A prostituta na igreja pode estar mais perto de Deus do que o melhor cidadão de nossa sociedade, escreveu C. S. Lewis, ecoando as palavras de Jesus de que os coletores de impostos e prostitutas estavam entrando no reino na frente dos fariseus. Até que a inclusão radicalmente ofensiva da graça de Deus penetre em nossos ossos, nunca nos uniremos a Jesus nas margens da sociedade, acolhendo e abençoando pecadores ARREPENDIDOS de todos os tipos.

Mas o mesmo Jesus que chama os cansados ​​para virem a Ele para descansar é Aquele que exige que neguemos a nós mesmos – não algumas coisas, mas a nós mesmos, e o sigamos até nossa morte.

Ele diz que Ele é o único caminho para Deus, a Verdade, a Vida. Ninguém vem a Deus senão por meio d'Ele. Percebeu?

Seu caminho é estreito.

A porta é apertada.

Ele é o Pão do Céu, e a menos que você O consuma com fome, deleite e prazer, você perecerá.

Se você está ofendido pela natureza chocante dessas reivindicações exclusivas, então você pode ir embora, assim como as multidões fizeram em João 6.
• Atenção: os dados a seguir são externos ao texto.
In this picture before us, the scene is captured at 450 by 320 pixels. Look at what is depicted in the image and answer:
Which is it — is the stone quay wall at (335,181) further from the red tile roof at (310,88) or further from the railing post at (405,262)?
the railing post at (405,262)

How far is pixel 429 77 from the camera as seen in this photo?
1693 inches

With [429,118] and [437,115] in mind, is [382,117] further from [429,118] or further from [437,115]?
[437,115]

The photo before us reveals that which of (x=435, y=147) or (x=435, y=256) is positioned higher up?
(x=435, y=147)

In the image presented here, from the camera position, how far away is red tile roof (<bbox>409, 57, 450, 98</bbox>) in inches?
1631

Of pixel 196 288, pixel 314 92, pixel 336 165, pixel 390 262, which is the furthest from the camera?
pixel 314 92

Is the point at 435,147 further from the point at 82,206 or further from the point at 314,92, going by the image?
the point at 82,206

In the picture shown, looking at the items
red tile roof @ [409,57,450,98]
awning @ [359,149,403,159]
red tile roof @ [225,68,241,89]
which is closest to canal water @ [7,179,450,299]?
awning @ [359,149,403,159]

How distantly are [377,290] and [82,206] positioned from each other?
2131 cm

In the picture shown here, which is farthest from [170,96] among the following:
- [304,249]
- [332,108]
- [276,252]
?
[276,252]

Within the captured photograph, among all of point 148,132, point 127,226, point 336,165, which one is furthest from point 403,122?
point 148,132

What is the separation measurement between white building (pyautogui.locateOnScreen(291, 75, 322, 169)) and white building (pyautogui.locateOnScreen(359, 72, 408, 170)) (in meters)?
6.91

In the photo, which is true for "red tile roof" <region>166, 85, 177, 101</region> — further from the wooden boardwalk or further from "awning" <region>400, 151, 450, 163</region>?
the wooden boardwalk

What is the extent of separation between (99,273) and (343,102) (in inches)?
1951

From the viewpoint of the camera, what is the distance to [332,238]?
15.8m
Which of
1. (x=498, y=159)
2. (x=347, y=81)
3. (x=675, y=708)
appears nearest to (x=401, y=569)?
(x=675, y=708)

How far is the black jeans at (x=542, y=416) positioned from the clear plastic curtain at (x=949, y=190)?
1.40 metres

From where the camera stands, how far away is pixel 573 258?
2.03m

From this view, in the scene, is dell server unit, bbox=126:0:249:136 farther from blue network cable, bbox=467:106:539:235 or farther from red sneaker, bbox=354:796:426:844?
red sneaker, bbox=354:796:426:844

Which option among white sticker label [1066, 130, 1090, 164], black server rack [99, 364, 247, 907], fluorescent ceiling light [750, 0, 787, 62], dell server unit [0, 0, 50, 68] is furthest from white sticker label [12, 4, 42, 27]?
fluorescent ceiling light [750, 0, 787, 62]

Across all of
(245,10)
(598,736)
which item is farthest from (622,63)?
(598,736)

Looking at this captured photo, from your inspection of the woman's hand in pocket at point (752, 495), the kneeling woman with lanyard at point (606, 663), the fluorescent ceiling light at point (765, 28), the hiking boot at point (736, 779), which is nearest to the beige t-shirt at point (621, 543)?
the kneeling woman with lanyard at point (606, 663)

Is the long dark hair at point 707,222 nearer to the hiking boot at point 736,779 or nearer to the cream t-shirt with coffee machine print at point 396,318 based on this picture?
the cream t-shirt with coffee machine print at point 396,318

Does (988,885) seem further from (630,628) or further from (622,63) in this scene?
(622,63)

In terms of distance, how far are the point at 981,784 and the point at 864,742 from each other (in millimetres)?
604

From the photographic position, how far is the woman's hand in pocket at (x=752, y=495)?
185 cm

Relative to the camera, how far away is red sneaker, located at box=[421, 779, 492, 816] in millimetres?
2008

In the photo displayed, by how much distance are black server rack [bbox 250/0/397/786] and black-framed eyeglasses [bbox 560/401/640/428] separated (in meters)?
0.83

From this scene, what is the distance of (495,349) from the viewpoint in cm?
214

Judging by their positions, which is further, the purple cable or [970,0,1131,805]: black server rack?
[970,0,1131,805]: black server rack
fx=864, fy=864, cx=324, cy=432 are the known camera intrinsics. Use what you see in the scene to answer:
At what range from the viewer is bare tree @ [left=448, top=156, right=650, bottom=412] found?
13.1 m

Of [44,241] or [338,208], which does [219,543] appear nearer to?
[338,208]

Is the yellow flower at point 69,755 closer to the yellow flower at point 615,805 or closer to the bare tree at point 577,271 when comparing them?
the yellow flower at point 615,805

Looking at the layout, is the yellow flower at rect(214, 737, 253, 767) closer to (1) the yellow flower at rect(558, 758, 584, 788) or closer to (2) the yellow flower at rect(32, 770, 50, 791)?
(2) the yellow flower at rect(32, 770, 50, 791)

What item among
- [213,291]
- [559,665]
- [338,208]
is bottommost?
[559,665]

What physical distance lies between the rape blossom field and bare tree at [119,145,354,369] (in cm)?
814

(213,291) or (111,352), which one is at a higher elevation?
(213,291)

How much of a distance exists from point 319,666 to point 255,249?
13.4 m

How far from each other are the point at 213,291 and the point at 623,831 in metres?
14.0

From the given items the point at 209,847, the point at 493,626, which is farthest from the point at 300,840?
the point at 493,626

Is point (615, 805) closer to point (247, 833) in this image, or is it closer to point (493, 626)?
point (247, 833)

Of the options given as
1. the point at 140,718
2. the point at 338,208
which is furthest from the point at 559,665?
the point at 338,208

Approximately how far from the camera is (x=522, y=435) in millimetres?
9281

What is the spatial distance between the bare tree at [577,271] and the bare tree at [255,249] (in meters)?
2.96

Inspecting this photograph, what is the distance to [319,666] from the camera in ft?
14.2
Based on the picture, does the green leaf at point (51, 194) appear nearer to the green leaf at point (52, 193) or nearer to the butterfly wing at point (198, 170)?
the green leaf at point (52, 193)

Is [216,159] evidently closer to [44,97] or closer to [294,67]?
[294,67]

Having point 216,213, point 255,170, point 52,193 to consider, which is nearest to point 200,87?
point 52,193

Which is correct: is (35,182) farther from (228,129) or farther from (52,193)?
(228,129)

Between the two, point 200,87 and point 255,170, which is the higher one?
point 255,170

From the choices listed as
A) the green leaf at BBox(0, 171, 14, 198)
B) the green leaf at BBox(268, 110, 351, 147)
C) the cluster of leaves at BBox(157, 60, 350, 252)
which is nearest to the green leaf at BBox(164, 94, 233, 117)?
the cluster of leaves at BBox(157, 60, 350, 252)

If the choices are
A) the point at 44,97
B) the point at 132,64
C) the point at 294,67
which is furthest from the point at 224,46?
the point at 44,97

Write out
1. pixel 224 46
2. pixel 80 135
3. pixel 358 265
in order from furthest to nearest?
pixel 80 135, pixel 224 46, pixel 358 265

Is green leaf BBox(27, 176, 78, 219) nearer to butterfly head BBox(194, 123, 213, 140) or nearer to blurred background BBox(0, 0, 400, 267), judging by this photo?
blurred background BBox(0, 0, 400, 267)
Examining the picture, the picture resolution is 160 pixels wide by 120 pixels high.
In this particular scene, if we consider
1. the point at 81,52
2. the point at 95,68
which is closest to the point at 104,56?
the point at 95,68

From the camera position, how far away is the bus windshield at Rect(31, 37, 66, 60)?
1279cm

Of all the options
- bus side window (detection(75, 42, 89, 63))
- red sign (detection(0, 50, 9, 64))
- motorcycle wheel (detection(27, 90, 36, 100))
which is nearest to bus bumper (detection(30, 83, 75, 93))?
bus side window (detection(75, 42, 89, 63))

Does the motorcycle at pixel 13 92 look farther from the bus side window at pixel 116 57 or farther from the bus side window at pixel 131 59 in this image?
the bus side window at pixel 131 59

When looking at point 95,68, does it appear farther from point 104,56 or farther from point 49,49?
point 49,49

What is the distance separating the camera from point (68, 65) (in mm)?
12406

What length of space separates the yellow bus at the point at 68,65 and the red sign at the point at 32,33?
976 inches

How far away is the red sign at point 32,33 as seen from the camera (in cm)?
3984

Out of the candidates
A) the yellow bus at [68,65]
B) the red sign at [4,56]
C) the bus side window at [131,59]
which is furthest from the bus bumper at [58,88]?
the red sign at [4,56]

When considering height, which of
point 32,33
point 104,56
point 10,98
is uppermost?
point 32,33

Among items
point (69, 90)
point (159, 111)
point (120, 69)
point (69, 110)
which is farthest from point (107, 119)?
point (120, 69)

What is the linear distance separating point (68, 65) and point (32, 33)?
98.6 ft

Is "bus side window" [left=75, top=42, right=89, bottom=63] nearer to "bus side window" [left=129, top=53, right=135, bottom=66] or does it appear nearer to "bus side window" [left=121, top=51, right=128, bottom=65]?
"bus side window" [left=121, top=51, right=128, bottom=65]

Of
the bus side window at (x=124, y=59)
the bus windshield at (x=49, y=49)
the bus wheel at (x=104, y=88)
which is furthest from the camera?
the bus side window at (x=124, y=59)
Você vê? Com uma mão, Jesus está acenando a todos em todos os lugares para irem a Ele. Com a outra mão, Ele está afastando as pessoas. Você contou o custo? A menos que você se arrependa, você perecerá! Você está disposto a desistir de seus direitos e dobrar o joelho agora e para sempre?

Sejamos francos. A exclusividade é ofensiva quando estamos acostumados a ter nossas escolhas, quando pensamos que a tolerância deve significar nos aceitar como nós somos e concordar com o que somos. Jesus parece pensar que Ele é especial, que a graça de Deus vem somente por Ele, e que Ele nada deve a nós – mas que devemos tudo a Ele.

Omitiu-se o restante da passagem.